··· The records
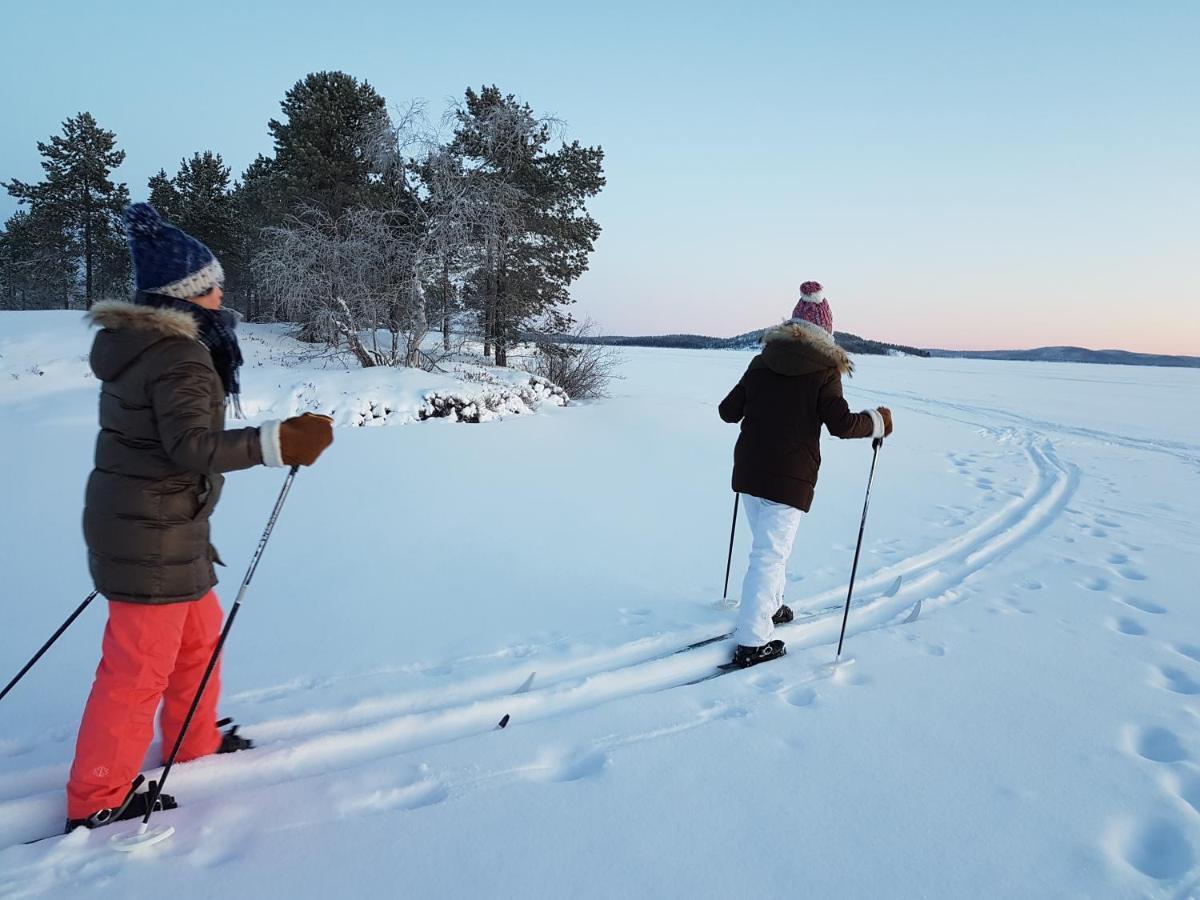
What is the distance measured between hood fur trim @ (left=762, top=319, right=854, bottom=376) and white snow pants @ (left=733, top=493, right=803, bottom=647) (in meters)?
0.76

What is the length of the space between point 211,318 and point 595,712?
2.08 meters

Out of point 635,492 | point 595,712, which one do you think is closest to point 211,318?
point 595,712

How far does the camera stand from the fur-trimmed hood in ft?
5.73

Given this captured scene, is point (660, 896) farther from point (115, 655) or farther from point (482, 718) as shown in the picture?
point (115, 655)

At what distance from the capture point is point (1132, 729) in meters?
2.55

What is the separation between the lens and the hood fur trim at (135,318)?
1746 millimetres

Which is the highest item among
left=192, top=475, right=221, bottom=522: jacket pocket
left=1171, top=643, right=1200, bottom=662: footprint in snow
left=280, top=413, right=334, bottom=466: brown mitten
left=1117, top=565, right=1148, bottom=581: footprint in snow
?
left=280, top=413, right=334, bottom=466: brown mitten

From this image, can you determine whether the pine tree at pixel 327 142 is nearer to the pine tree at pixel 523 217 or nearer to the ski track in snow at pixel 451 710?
the pine tree at pixel 523 217

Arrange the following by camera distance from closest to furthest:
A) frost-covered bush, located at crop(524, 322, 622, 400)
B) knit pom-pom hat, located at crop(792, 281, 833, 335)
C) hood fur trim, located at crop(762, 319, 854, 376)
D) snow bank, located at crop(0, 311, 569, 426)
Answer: hood fur trim, located at crop(762, 319, 854, 376) → knit pom-pom hat, located at crop(792, 281, 833, 335) → snow bank, located at crop(0, 311, 569, 426) → frost-covered bush, located at crop(524, 322, 622, 400)

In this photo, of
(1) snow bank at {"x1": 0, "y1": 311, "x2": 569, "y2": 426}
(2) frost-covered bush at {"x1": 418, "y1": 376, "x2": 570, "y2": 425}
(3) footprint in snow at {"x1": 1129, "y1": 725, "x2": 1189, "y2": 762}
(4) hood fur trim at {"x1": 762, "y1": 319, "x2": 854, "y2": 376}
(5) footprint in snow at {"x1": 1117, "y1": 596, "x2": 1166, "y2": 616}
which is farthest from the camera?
(2) frost-covered bush at {"x1": 418, "y1": 376, "x2": 570, "y2": 425}

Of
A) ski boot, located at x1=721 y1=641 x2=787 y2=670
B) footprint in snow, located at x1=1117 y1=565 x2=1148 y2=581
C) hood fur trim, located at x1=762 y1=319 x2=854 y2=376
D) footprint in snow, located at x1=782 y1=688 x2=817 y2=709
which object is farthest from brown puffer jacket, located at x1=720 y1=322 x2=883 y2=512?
footprint in snow, located at x1=1117 y1=565 x2=1148 y2=581

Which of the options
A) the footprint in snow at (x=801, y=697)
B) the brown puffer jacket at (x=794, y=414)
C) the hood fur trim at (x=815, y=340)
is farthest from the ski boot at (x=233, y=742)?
the hood fur trim at (x=815, y=340)

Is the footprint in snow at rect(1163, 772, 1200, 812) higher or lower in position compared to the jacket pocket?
lower

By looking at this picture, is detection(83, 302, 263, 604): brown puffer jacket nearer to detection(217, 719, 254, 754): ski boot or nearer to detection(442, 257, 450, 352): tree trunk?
detection(217, 719, 254, 754): ski boot
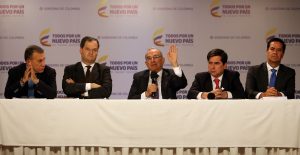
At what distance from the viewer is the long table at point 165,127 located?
3.52m

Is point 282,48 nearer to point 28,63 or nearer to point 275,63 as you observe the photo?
point 275,63

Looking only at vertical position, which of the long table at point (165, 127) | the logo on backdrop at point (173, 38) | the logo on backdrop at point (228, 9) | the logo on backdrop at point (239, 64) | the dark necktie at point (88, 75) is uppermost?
the logo on backdrop at point (228, 9)

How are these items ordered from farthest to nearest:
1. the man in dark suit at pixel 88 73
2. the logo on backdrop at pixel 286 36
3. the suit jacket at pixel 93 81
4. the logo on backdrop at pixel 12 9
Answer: the logo on backdrop at pixel 12 9 → the logo on backdrop at pixel 286 36 → the man in dark suit at pixel 88 73 → the suit jacket at pixel 93 81

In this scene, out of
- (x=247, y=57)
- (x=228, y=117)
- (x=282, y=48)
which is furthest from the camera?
(x=247, y=57)

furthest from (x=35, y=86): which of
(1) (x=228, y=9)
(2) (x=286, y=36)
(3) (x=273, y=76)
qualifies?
(2) (x=286, y=36)

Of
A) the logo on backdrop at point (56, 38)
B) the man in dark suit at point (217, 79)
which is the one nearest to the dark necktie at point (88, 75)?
the man in dark suit at point (217, 79)

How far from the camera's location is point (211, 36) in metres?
7.46

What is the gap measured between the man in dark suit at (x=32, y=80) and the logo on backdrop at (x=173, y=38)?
289cm

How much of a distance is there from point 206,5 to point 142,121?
4429 millimetres

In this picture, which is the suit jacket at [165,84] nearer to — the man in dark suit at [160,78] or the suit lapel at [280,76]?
the man in dark suit at [160,78]

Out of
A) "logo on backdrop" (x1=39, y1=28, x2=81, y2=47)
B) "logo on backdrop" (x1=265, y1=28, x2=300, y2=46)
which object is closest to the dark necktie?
"logo on backdrop" (x1=39, y1=28, x2=81, y2=47)

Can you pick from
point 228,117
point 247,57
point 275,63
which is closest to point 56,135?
point 228,117

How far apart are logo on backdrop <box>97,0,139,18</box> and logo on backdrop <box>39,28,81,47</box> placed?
0.66 m

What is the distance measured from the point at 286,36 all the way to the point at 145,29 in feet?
8.23
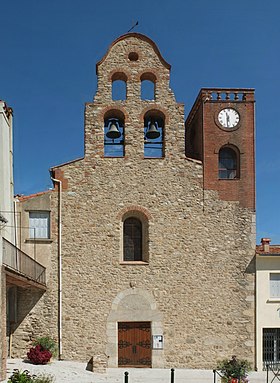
······
Exercise brief:
Find every line in the data above that contains the string "bottom", with matching case, and copy each of those lines.

Output below:
What is the distance measured between hood fur trim @ (left=762, top=319, right=854, bottom=376) and white snow pants @ (left=733, top=493, right=803, bottom=647) (in meters)?
left=192, top=475, right=221, bottom=522: jacket pocket
left=1171, top=643, right=1200, bottom=662: footprint in snow
left=280, top=413, right=334, bottom=466: brown mitten
left=1117, top=565, right=1148, bottom=581: footprint in snow
left=280, top=413, right=334, bottom=466: brown mitten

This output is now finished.